- **EXCERPTED PASSAGE**:
# Question, and Betta Death



## MarkMI (Aug 1, 2005)

Last week, not to long ago really. Only about 4 days ago, I bought another betta from the store. Red, blue, and white. LONG fins. He was great looking, but I thought maybe he was a little sick. So I bought another 1 gallon tank, some large stones for the bottom, and it had a small bottom air filter, and such. This morning I wake up, go to feed him, and I cant find him. I am looking all over, and I cant figure out where he went. He managed somehow to jam himself between the side of the aquarium, and under some of the stones. He didnt make it.

Are large stones not recommended maybe? I have small gravel in my other tank, and its a huge pain in the butt to clean. SO I thought that large stones would be better. But with this happening, I am not so sure they are good for the fish. Just wondered if anyone had a suggestion about large stones.


----------



## mlefev (Apr 19, 2005)

My betta always tries to wedge himself under things too. I finally took out all of the gravel and just left a couple of floating plants in there so he has something to swim around. 

That's terrible that yours died. 

If your tank is big enough for you to net him and put him in another container when you do your water changes, you might try using sand in the bottom. It's pretty easy to drain water with sand, and you can use a little scoop to clean out debris. You wouldn't lose much sand that way either. If you're using a gallon bowl (which you're probably not, since you said "tank") It would be really hard to keep and clean sand, but if it's 2.5 gallons or larger, you could try that.

- **DATA BLOCK**:
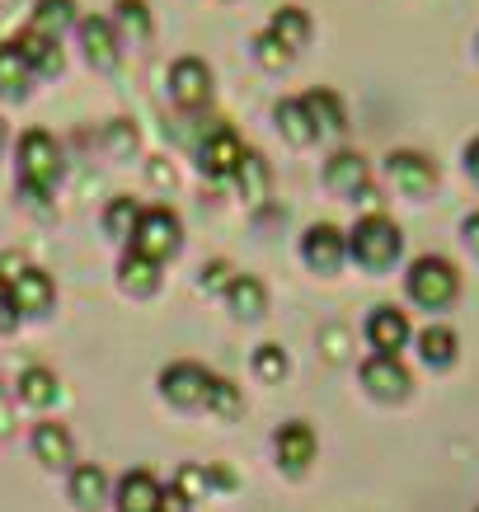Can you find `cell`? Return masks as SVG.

- **PROBLEM 1**:
Can you revise the betta forum thread between "Are large stones" and "to swim around.", inclusive, replacing "large stones" with "river rocks"?
- **PROBLEM 2**:
Can you continue the betta forum thread from where it stops?

- **TASK OUTPUT 1**:
Are river rocks not recommended maybe? I have small gravel in my other tank, and its a huge pain in the butt to clean. SO I thought that river rocks would be better. But with this happening, I am not so sure they are good for the fish. Just wondered if anyone had a suggestion about river rocks.


----------



## mlefev (Apr 19, 2005)

My betta always tries to wedge himself under things too. I finally took out all of the gravel and just left a couple of floating plants in there so he has something to swim around.

- **TASK OUTPUT 2**:
If you want to use the larger stones, and are afraid your next betta might do the same thing, you might find some way to put mesh over them (like screen-door mesh) that wouldn't allow him to actually get down into the rocks. I'm sure it wouldn't be too hard to anchor down.

You also might be able to put plexi-glass over the stones with some holes drilled for filtration. I seriously doubt he'd be able to get under that.


----------



## MarkMI (Aug 1, 2005)

it is a small one gallon tank. I went to the store and got another one. A red one this time. I bought some white gravel to put in the bottom.... its to bad to becuase I thought the stones made it look very realistic..Oh well. And thanks for the ideas.


----------



## Damon (Jan 18, 2005)

If keeping a betta in smaller jars (1 gallon cannot really be classified a tank), its best to keep it empty with maybe a plant and or some moss in there.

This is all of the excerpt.